5.0居酒屋を舞台にした壮大な反戦ドラマ

2023年11月30日
PCから投稿
鑑賞方法:試写会

怖い

終戦後、瓦礫と化した町の片隅で居酒屋を営み、奥の座敷では体を売って生計を立てているヒロインの視点で、物語は進んでいく。店には腹を空かせた少年や、心に深い傷を負った復員兵や、闇市で強かに生きるテキ屋の男たちがやってくるが、外の状況はあまりよく分からない。

塚本晋也監督の演出は、小さな窓(居酒屋)から大きな世界(瓦礫の町の状況と人々の生活)を覗き見するようなミニマムな手法に徹している。

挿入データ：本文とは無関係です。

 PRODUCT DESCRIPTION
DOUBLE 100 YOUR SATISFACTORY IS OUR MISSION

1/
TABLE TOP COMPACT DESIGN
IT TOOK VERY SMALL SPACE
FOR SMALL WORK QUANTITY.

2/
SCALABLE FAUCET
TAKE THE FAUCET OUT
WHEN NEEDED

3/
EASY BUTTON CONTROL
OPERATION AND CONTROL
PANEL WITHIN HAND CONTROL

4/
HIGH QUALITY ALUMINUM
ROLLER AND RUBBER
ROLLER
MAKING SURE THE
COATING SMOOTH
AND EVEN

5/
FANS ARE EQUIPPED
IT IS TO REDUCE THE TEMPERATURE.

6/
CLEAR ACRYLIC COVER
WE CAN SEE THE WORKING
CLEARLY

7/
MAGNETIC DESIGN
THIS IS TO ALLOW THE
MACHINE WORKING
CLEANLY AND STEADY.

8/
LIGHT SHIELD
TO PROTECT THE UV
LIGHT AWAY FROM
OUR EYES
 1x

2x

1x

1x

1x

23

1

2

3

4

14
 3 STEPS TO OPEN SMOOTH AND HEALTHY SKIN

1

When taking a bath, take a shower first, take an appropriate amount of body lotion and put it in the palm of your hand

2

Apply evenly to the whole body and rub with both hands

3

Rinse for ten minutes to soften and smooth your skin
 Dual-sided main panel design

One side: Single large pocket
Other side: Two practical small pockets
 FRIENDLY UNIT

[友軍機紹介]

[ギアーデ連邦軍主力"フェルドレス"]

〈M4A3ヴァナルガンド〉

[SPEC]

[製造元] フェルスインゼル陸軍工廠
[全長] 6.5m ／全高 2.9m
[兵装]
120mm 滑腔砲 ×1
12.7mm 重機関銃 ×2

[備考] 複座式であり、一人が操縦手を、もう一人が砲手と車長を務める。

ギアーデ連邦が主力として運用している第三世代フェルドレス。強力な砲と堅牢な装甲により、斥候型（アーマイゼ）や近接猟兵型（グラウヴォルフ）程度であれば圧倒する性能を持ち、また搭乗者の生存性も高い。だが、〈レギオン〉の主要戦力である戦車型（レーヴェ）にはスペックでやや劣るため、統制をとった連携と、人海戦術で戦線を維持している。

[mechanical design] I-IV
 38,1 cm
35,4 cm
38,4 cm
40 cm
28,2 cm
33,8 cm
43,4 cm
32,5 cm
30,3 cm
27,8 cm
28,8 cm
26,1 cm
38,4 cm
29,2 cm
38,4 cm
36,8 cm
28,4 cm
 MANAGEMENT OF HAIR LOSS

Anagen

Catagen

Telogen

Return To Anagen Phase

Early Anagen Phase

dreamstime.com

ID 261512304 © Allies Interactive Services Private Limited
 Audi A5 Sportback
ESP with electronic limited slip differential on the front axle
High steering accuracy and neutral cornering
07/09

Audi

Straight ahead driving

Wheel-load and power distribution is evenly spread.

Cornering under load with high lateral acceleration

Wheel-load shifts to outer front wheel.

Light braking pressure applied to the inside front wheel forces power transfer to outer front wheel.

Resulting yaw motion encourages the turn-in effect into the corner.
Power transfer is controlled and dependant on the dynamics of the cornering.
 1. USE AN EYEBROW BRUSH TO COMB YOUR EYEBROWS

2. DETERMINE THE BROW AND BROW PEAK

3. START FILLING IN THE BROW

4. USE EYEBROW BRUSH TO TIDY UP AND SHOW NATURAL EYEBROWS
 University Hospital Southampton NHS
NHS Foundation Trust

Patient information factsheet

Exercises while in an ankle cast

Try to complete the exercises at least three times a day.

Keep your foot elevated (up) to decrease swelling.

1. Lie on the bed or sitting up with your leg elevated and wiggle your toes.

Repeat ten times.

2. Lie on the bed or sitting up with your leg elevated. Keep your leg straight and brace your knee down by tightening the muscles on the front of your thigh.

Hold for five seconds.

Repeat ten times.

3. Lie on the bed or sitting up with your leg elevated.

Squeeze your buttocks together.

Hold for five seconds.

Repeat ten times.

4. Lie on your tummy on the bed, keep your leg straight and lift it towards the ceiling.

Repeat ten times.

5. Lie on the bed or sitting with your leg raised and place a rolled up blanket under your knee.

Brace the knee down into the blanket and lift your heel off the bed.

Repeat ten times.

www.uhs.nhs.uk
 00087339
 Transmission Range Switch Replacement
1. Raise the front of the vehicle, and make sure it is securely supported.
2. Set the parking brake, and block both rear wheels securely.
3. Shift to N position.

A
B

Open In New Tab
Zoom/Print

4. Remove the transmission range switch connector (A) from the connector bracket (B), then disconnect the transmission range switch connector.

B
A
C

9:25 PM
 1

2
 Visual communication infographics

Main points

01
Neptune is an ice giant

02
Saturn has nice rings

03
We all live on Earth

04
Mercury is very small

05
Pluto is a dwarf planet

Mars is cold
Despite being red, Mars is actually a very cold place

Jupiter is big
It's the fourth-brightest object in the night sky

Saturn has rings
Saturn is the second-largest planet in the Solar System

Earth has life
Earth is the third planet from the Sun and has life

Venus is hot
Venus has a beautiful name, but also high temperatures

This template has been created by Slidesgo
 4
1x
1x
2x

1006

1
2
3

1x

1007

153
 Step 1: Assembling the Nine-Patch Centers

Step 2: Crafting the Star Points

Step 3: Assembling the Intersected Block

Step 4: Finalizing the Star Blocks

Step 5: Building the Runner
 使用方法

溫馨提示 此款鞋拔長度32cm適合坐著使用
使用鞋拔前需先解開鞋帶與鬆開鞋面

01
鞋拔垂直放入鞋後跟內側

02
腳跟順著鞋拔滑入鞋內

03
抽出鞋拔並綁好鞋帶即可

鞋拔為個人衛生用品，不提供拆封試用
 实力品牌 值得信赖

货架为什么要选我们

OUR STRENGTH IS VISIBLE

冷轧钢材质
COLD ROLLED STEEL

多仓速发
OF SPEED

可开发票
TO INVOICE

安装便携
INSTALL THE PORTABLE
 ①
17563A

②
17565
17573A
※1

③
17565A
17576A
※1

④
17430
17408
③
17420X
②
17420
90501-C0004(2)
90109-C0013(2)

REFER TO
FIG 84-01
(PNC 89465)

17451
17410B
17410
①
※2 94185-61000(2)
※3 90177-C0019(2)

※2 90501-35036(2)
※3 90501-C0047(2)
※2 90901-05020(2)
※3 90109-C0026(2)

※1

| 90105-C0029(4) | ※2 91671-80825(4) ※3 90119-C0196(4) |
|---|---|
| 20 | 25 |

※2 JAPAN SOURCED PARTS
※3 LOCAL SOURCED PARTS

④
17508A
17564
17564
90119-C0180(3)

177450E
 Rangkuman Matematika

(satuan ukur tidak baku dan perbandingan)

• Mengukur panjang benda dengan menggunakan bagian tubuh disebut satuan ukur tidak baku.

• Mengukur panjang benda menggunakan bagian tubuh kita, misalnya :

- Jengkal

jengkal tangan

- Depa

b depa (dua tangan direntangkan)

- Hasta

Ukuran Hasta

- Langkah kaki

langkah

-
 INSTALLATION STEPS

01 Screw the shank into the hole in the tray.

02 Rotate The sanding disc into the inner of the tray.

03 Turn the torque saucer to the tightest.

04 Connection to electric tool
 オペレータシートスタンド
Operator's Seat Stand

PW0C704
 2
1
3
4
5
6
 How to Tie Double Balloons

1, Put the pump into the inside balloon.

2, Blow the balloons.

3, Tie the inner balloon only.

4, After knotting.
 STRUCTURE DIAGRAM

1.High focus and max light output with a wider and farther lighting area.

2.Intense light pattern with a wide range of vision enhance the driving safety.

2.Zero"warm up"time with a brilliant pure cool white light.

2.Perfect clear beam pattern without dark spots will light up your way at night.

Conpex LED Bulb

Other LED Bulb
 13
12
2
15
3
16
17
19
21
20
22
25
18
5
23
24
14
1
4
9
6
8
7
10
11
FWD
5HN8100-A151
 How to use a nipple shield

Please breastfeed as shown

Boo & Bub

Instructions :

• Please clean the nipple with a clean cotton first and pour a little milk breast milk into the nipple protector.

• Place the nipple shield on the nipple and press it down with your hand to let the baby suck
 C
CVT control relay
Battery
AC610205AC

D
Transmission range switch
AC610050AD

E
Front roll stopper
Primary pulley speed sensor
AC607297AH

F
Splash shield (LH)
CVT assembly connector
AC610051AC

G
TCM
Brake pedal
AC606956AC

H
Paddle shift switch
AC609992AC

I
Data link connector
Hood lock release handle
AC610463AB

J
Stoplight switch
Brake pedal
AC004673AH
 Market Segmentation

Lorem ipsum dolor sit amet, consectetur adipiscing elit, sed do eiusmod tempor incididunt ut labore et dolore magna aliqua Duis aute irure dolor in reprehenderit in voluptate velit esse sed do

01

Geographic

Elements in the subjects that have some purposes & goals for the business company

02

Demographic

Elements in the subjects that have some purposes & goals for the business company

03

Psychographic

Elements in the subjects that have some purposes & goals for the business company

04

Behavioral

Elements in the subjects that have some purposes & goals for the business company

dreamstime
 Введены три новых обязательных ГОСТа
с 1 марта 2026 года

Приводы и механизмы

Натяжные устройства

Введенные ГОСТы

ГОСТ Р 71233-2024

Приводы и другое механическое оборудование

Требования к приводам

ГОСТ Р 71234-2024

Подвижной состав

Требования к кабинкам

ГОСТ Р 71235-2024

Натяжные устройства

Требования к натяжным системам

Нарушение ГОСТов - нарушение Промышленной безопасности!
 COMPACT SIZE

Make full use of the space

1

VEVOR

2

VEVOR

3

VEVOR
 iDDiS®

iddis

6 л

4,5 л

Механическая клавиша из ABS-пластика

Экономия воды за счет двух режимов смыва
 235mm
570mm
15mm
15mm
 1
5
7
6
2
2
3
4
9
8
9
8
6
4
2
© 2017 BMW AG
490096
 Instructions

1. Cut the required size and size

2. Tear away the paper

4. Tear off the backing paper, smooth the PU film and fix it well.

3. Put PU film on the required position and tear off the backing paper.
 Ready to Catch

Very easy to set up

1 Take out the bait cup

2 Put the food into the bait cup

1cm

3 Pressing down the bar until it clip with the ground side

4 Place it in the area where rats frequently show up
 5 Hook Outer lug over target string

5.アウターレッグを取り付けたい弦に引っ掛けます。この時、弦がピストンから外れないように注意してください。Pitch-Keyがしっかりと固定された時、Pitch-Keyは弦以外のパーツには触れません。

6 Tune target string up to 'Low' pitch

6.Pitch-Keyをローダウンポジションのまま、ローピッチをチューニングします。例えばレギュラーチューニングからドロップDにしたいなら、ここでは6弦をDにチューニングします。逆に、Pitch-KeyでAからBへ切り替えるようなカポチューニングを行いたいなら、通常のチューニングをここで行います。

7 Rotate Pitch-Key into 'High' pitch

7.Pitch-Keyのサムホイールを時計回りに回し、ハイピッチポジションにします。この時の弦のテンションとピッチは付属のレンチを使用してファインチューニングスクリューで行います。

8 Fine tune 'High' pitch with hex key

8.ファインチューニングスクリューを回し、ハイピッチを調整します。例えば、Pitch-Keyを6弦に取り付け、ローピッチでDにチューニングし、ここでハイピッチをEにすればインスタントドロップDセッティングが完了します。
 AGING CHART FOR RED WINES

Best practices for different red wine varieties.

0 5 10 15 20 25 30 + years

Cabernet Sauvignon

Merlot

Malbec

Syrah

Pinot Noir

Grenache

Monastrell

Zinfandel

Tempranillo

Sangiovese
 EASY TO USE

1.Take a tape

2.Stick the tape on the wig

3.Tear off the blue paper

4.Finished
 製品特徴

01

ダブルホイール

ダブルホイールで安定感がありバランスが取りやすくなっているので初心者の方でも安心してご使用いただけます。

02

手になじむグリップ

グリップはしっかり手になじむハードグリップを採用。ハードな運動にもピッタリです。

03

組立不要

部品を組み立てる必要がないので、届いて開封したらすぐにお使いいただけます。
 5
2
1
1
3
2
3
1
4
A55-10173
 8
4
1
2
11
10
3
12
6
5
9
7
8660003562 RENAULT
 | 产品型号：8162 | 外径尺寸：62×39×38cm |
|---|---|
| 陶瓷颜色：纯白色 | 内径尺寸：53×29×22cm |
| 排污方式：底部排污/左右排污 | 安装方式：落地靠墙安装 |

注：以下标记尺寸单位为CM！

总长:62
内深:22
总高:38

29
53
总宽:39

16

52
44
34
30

その効果は、膨大な予算を注ぎ込んだどんな戦争ドラマよりも強力だ。居酒屋を舞台にした壮大な反戦ドラマ、というのが率直な感想だ。

もう1点、別の復員兵に関するシーンでは一瞬鳥肌が立つほど怖い思いをさせられる。戦争の残虐を人物の顔と格子窓の光で表現したキラーショットは、今思い出しても体が震える。なぜなら、そこにも監督の強い思いが込められているから。大枠から細部まで、メッセージ性がパワフルな作品だ。